If someone asked you where the next great automotive innovation would come from, you would give a pretentious argument for the U.S., Japan, or Italy or tell your inquisitor to go bother someone else. What you almost certainly would not say is Slovalkia. And that would be fair enough. The Eastern European country's automotive history consists of a few Citroens and some Skodas. It's surprising then that Aeromobil, the company most aggressively pursuing the flying car market, is based in Bratislava. And they think they'll be selling winged wheels by 2017.
Claiming - at SXSW - that you're two years away from having a viable flying car is a sure way to get headlines (see: this article), but Aeromobil CEO Juraj Vaculik may actually succeed. The reason is simple: He's kind of cheating. Where most people who have attempted to engineer airborn sedans have worked to transform cars, he's essentially modifying a plane. That's why his prototype looks more like a missile than a Maserati and why you probably wouldn't want to drive the thing, which you'll need a pilot's license to operate, on a highway.
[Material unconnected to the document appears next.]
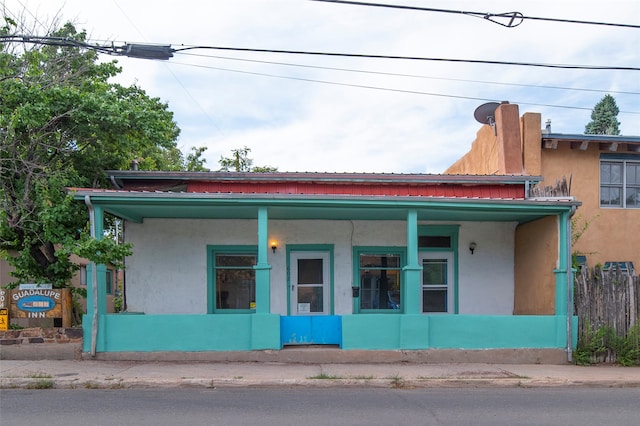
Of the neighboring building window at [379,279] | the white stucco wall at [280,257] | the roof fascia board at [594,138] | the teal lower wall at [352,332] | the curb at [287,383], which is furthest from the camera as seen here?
the roof fascia board at [594,138]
Ultimately, that's fine. It doesn't necessarily mean that Vaculik has cracked the code, but it does mean he might be able to open a market other companies can move toward.
And flying cars are really for flying anyway. You don't splash out on a carbon-fiber, swing-wing Solovakian moonshot because you want to shorten your commute. You do it because you want to take women out on very memorable dates. Just use the movie theater parking lot as a runway and you're good to go.